2. The aforementioned processor, The generative model lightweighting device for an artificial intelligence base according to claim 1, characterized in that it retains weights with already set top k% scores, sets other weights to 0, calculates the loss of the subnetwork in the reverse path, and utilizes the backpropagation.
3. The aforementioned maximum average mismatch score is, The device for reducing the generation model of an artificial intelligence base according to claim 1, characterized in that it is calculated based on the following formula 1. [Math 1] Here, ri represents an actual sample, and fj represents a false sample.
4. The aforementioned processor is electrically connected, The artificial intelligence base generation model lightweighting device according to claim 1, further comprising a communication unit that communicates with an external device that provides data for lightweighting the generation model.

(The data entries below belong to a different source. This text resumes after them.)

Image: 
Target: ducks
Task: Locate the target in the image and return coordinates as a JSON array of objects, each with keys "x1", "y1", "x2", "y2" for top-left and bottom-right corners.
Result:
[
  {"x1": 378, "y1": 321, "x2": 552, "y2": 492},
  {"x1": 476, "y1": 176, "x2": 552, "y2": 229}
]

5. In a method for reducing the size of generative models for artificial intelligence infrastructure executed by a device, Based on the edge pop-up algorithm, the step involves assigning randomly initialized scores (s) to each weight in a dense network, The stage of exploring arbitrary subnetworks, The stage of aligning the scores assigned to each forward path, The process involves retaining weights with already established top k% scores and updating the scores using backpropagation. Includes, The aforementioned update stage is: When calculating the loss of the subnetwork, the image generated via the subnetwork and the actual image are transmitted to the embedding space, and the Maximum Mean Discrepancy (MMD) score is calculated by matching all order moments for the actual sample and the false sample as two sample sets. A VGG network pre-trained for moment matching is used as the kernel. A method characterized by including the search for SLTs (Strong Lottery Tickets) by repeatedly performing the operation of updating the aforementioned maximum average mismatch score.

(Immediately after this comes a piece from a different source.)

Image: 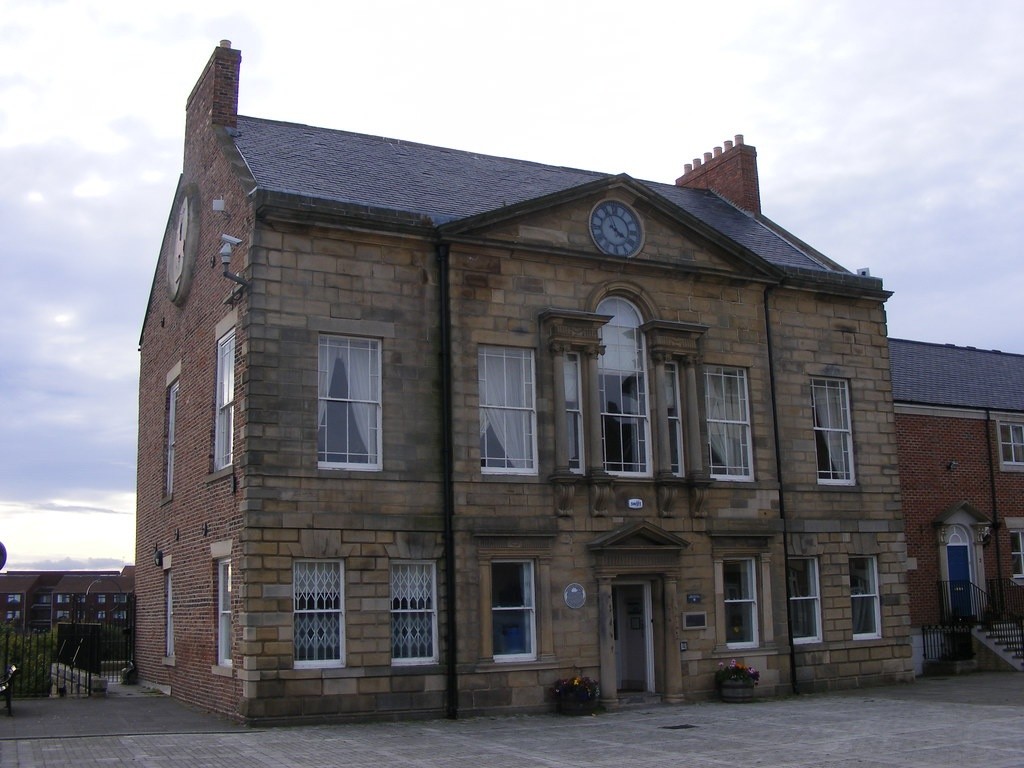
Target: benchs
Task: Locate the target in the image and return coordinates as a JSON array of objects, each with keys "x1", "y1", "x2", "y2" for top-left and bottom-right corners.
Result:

6. The aforementioned update stage is: The method according to 5, characterized in that weights having already set the top k% score are retained, other weights are set to 0, the loss of the subnetwork is calculated in the reverse path, and the backpropagation is utilized.
7. The method according to claim 5, characterized in that the aforementioned maximum average mismatch score is calculated based on the following formula 2. [Math 2] Here, ri represents an actual sample, and fj represents a false sample.